Twenty-Five Cent Words

Reviewing another writer’s work is a great responsibility. One of the greatest ones, I think, is my responsibility as a reviewer to understand what a writer is trying to say and how they are trying to say it. Need I say that whether I like the work or not is irrelevant? I’m not sure I like Mrs. Dalloway by Virginia Woolf. That it is a work of genius I have no doubt.

Some writers use multisyllabic words (i.e. twenty-five cent words) in their prose. Others do not. But I take it as article of faith that if a writer uses a twenty-five cent word, or, god forbid, a fifty-cent word, they do so for very good reasons. As a reviewer

Thus the responsibility as a reviewer falls to me look the word up in the dictionary. A review comment that goes you use twenty-five cent words when ten-cent words will do” smacks of a horribly, lazy kind of anti-intellectual arrogance. Words contain both rhythm and meaning. In the case of verbs, our English language contains words with tremendous nuance. A character can gallop, prance, traipse and slink. Each word conveys a different meaning, far richer than walked like a horse, walk with high, springy steps, to walk around aimlessly yet seemingly with purpose and to walk furtively.

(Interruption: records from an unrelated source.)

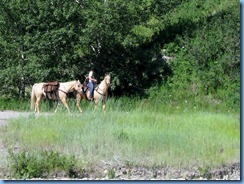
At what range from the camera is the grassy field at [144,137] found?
11492 mm

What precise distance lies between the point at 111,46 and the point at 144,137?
47.8 feet

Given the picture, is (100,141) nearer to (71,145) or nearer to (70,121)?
(71,145)

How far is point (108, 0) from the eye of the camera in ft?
84.2

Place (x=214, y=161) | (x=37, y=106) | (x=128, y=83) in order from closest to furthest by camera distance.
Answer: (x=214, y=161) → (x=37, y=106) → (x=128, y=83)

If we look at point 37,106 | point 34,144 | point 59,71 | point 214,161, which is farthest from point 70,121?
point 59,71

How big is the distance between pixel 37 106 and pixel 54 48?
3.99 m

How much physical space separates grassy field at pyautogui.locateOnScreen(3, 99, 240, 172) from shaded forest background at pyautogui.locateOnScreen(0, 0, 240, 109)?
9.06 m

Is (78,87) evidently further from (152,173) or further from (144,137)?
(152,173)

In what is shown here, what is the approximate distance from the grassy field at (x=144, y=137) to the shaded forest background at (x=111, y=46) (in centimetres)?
906

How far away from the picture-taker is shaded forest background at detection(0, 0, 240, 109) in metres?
24.8

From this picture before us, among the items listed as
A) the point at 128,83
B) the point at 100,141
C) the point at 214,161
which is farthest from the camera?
the point at 128,83

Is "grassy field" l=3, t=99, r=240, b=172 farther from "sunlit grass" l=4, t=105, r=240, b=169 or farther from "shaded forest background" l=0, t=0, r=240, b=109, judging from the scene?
"shaded forest background" l=0, t=0, r=240, b=109

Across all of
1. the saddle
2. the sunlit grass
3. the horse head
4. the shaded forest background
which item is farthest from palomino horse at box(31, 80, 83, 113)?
the sunlit grass

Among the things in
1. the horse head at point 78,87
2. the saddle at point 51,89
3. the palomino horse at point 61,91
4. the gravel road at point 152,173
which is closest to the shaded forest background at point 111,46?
the palomino horse at point 61,91
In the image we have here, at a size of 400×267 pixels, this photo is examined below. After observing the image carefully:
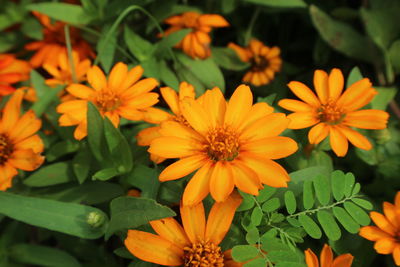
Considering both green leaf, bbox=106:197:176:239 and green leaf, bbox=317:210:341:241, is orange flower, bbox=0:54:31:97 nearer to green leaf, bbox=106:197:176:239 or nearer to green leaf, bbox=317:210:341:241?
green leaf, bbox=106:197:176:239

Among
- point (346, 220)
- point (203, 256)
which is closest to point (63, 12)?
point (203, 256)

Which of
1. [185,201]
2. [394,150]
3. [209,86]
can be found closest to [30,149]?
[185,201]

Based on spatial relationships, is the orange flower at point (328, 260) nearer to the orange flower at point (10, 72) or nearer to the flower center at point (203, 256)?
the flower center at point (203, 256)

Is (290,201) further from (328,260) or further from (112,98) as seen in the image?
(112,98)

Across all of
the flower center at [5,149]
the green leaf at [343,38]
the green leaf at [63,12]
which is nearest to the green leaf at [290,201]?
the flower center at [5,149]

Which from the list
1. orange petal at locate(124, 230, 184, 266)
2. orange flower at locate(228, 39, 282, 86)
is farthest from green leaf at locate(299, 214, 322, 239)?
orange flower at locate(228, 39, 282, 86)
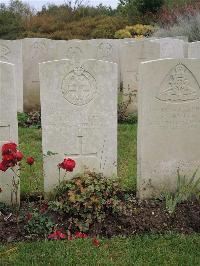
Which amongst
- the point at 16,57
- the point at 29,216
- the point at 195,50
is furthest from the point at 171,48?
the point at 29,216

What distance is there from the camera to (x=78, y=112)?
16.5 ft

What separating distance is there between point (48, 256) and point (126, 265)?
634 millimetres

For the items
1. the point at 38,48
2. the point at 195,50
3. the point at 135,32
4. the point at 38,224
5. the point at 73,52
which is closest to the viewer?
the point at 38,224

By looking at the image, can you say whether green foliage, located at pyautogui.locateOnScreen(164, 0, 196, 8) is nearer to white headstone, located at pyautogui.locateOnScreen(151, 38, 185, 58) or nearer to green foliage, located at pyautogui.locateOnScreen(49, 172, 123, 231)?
white headstone, located at pyautogui.locateOnScreen(151, 38, 185, 58)

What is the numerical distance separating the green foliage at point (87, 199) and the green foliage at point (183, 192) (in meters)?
0.51

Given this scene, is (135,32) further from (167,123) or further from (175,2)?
(167,123)

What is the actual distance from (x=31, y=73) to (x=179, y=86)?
535 cm

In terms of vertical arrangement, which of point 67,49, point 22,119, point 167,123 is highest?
point 67,49

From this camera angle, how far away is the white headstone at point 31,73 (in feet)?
32.3

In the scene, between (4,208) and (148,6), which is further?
(148,6)

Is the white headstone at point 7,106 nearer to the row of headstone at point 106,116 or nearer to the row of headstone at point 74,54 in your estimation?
the row of headstone at point 106,116

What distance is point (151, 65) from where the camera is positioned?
492 cm

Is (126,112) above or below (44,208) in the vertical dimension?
above

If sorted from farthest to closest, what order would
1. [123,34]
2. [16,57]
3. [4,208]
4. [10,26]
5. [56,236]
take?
[10,26]
[123,34]
[16,57]
[4,208]
[56,236]
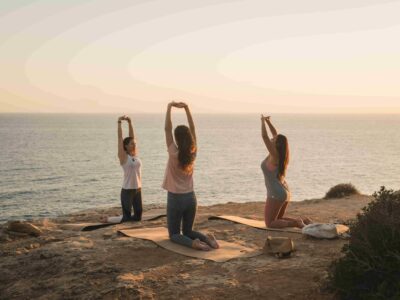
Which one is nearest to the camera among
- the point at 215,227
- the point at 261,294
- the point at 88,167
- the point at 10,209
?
the point at 261,294

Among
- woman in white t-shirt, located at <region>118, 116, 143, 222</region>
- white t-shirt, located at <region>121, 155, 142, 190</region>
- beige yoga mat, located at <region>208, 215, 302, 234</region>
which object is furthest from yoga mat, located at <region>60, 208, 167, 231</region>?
beige yoga mat, located at <region>208, 215, 302, 234</region>

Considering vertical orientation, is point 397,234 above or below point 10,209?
above

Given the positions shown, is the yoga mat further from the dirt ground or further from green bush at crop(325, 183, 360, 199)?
green bush at crop(325, 183, 360, 199)

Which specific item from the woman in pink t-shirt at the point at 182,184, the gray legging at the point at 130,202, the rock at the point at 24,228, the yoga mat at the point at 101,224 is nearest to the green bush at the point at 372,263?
the woman in pink t-shirt at the point at 182,184

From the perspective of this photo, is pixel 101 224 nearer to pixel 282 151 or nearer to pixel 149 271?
pixel 149 271

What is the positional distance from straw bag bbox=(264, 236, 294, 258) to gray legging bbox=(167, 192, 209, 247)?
127cm

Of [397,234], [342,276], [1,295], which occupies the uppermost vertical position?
[397,234]

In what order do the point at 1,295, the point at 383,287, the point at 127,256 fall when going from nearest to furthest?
1. the point at 383,287
2. the point at 1,295
3. the point at 127,256

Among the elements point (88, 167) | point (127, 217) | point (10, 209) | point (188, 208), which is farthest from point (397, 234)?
point (88, 167)

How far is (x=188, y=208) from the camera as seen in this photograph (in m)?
9.87

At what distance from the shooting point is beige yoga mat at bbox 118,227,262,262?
9.25 metres

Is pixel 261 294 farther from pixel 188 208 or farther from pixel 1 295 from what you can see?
pixel 1 295

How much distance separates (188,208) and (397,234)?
419cm

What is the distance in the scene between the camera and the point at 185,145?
30.9 feet
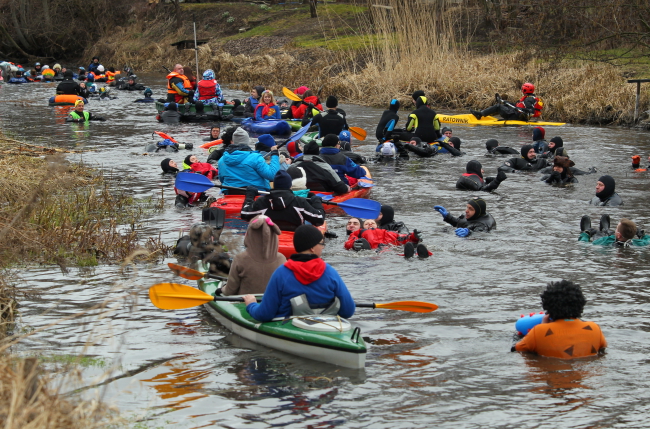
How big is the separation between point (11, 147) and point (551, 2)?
12758 mm

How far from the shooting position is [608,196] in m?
11.1

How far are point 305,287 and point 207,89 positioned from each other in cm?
1611

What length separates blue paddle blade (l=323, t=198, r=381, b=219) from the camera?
377 inches

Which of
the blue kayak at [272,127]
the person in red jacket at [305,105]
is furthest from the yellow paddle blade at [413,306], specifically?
the person in red jacket at [305,105]

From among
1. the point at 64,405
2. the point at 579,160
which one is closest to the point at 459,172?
the point at 579,160

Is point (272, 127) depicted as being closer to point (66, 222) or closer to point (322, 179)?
point (322, 179)

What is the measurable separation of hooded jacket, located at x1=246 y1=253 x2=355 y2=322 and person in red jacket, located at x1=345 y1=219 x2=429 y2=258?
3.02 m

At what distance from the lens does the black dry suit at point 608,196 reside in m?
10.9

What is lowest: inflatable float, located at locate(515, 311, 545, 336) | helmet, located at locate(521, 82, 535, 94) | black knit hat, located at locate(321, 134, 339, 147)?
inflatable float, located at locate(515, 311, 545, 336)

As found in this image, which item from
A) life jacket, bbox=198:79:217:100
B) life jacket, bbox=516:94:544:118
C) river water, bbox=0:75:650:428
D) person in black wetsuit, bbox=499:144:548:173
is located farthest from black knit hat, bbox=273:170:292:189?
life jacket, bbox=198:79:217:100

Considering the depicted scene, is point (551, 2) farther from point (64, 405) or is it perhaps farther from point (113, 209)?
point (64, 405)

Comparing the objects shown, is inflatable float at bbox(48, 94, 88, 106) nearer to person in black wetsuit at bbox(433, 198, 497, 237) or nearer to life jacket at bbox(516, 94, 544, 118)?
life jacket at bbox(516, 94, 544, 118)

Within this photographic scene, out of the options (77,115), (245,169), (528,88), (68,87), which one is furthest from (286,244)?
(68,87)

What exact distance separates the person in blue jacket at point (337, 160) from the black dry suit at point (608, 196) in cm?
352
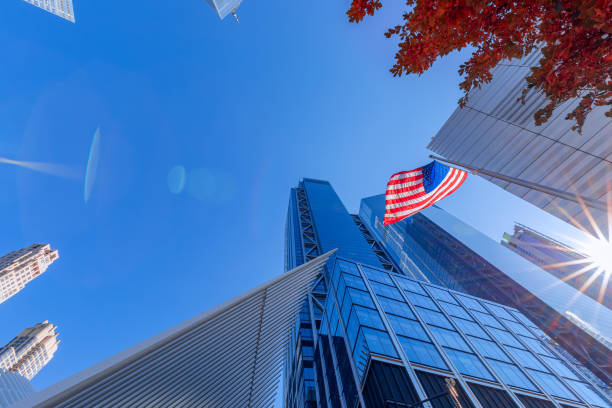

As a reader, I take no offense when an author uses a word I don’t know. If I’m feeling ambitious, I’ll look it up while reading. If not, I’ll note it and review the definition at a later time. I never feel that the author has somehow broken some secret covenant with the me that says the author shall never remind me that I don’t know everything. Nor do I feel the author lords his intelligence over me when she uses a word like mendacious.

If a reader refuses to look up a word in the dictionary, as writers that is not our concern. But as reviewers we have an obligation to look up the damn word! When we do, we learn a new word for our own writing; but, more importantly, we come just that much closer to being better reviewers.

A critique that scolds the writer for using words the reviewer doesn’t understand - and is too lazy to look up in the dictionary - says everything about the reviewer and nothing about the writer. Which means the reviewer has not helped the writer at all .I’ve wasted her time because she has had to read my stupid, helpless review.

As writers we are in this big, crazy thing together. Respect should be a given. Part of respect is humility. A writer who refuses to review definitions of unknown words is a writer who has ceased to grow and is now trite.